Now, we can test PC1 using the data we have available:
design2<-svydesign(ids=~stu_id,strata=~strat_id,weights=~bystuwt,data=dataset2)
fit.1<-svyglm(PC1~male+race_eth+non_trad_family,design2,family=gaussian)
summary(fit.1)
##
## Call:
## svyglm(formula = PC1 ~ male + race_eth + non_trad_family, design2,
## family = gaussian)
##
## Survey design:
## svydesign(ids = ~stu_id, strata = ~strat_id, weights = ~bystuwt,
## data = dataset2)
##
## Coefficients:
## Estimate Std.

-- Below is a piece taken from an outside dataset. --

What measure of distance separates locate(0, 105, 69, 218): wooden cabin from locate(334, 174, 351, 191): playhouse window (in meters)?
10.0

Error t value Pr(>|t|)
## (Intercept) -0.56339 0.03019 -18.660 < 2e-16 ***
## male 0.23995 0.03608 6.650 3.12e-11 ***
## race_ethasian_pacific 0.03063 0.06970 0.439 0.66
## race_ethblack 1.19664 0.05713 20.945 < 2e-16 ***
## race_ethhispanic 1.14729 0.05446 21.068 < 2e-16 ***
## race_ethmultirace 0.53131 0.09427 5.636 1.80e-08 ***
## race_ethnative_american 1.27443 0.16688 7.637 2.46e-14 ***
## non_trad_family 0.52591 0.03812 13.797 < 2e-16 ***
## ---
## Signif. codes: 0 '***' 0.001 '**' 0.01 '*' 0.05 '.' 0.1 ' ' 1
##
## (Dispersion parameter for gaussian family taken to be 2.053355)
##
## Number of Fisher Scoring iterations: 2
Here, we see that the index tends to increase based on minority status (with the exception of Asians and Pacific Islanders), maleness and non-traditional family status, which is what we would expect from an index of academic disadvantage.